El fenómeno prodigioso de la luz en esta cuenca mediterránea y en
todas las regiones del planeta de semejantes latitudes es de una
belleza sin igual. El trayecto de la tierra en su órbita solar
propicia un decurso polifacético del tiempo que hace posible que
cada día del año sea distinto a todos los demás. La variedad
climática de las cuatro estaciones, la infinidad de matices en el
fulgor de la luz diurna, el alargamiento progresivo del día respecto
a la noche y su correspondiente decrecimiento en un ciclo anual
constituyen una riqueza extraordinaria en el ritmo biológico del ser
humano. En estos parajes del mundo se experimenta el amanecer como
un lento espectáculo de luz que se va adueñando de la tierra. Esa
luz que precede a la salida del sol es la aurora. En el relato
bíblico de la creación la luz es la primera de las criaturas creada
por la poderosa voz de Dios (Gén 1,3). La aparición de la luz en el
primer día de la creación empieza a dar forma al universo y precede
a la aparición del sol, la lumbrera mayor creada en el día cuarto (Gén
1,16). Parece como que aquella primera aurora, el primer destello de
Dios, cumpliera una función distinta a la de iluminar y regular el
día y la noche. Sobre la tierra caótica resonó el Espíritu de Dios,
se articuló la primera palabra y la luz existió. Era la aurora del
mundo y el buen Dios iba en ella.
Esa misma aurora es la que Lucas evoca en el final del cántico de
Zacarías (Lc 1,68-79) cuando dice "gracias a las entrañas
de misericordia de nuestro Dios, desde lo alto, se desvelará por
nosotros una aurora, para iluminar a los que viven en
tiniebla y sombra de muerte, para encaminar nuestros pasos hacia
un sendero de paz." (Lc 1,78-79). No se trata del sol, sino
de la aurora que lo precede, no es el astro de la luz, sino Dios
mismo en cuanto luz quien se desvela por los hombres en virtud de su
amor entrañable.
Estas palabras del evangelio de Lucas se cumplen en el día de la
resurrección. Al amanecer del primer día de la nueva creación, de
madrugada, como la aurora luminosa de la primera creación, Cristo
resucitado ilumina a los que viven en el caos de la muerte y hace
posible un nuevo orden en la historia de la humanidad. Jesús, el
Hijo de Dios crucificado ha resucitado. El Señor Jesús es la aurora
Pascual. Él es la luz que vence a la sombra, de igual modo que el
día primaveral es ya más largo que la noche. Esta luz de la
primavera desde este paralelo del globo terrestre anuncia el triunfo
de Cristo sobre las tinieblas del mundo.

#### Objetivo
Reproduce palabra por palabra el fragmento del texto sobre la aurora que comienza en "Estas palabras del" y termina en "tinieblas del mundo.".

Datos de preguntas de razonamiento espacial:
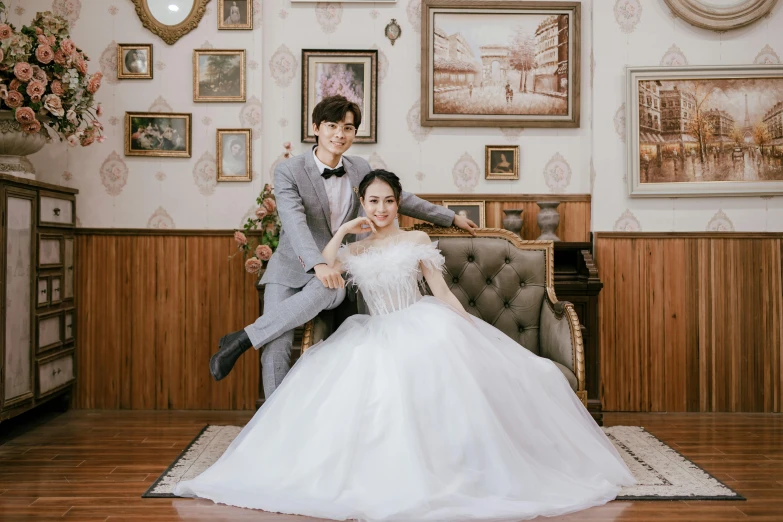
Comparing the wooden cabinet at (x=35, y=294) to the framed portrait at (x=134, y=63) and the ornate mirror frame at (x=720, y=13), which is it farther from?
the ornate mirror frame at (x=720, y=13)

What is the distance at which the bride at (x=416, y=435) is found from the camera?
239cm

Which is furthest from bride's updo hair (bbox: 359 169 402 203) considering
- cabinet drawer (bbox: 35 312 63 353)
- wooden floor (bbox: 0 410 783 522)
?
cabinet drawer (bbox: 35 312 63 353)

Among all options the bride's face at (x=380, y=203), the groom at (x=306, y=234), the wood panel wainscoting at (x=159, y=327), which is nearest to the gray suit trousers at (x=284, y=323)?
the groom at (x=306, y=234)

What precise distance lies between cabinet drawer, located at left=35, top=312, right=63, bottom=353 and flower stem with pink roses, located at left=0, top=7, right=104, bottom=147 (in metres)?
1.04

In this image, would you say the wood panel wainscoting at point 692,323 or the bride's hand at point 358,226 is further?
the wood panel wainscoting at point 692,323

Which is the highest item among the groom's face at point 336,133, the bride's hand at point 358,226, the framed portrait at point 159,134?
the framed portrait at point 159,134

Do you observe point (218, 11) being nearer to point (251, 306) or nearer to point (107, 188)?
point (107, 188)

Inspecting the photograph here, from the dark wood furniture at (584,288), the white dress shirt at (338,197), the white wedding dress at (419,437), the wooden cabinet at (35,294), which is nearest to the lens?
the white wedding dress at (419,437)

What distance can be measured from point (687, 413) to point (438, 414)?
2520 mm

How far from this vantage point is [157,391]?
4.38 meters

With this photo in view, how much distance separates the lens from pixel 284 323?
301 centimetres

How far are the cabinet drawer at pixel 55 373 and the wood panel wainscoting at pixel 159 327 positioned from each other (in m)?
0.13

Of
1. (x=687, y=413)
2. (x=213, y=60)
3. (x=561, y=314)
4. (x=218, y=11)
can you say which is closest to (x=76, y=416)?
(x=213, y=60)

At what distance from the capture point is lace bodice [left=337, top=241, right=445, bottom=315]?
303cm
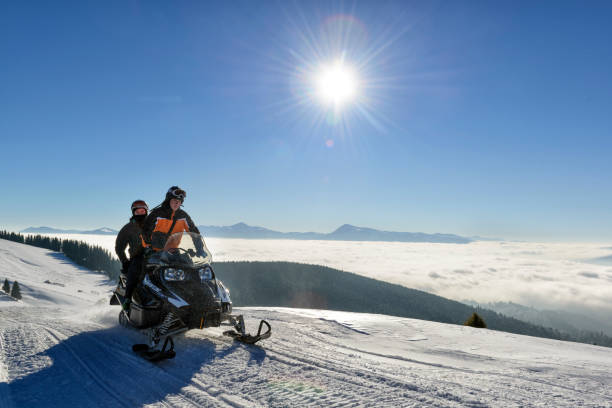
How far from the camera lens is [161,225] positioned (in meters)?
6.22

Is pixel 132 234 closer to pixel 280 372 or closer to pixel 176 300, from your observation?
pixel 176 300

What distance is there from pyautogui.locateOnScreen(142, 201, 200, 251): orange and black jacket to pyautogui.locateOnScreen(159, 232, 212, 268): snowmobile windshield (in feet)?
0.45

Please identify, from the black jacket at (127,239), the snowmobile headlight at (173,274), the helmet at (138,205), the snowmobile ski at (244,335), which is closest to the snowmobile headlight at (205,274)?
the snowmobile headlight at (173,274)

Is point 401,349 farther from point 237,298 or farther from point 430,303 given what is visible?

#### Respuesta
Estas palabras del evangelio de Lucas se cumplen en el día de la
resurrección. Al amanecer del primer día de la nueva creación, de
madrugada, como la aurora luminosa de la primera creación, Cristo
resucitado ilumina a los que viven en el caos de la muerte y hace
posible un nuevo orden en la historia de la humanidad. Jesús, el
Hijo de Dios crucificado ha resucitado. El Señor Jesús es la aurora
Pascual. Él es la luz que vence a la sombra, de igual modo que el
día primaveral es ya más largo que la noche. Esta luz de la
primavera desde este paralelo del globo terrestre anuncia el triunfo
de Cristo sobre las tinieblas del mundo.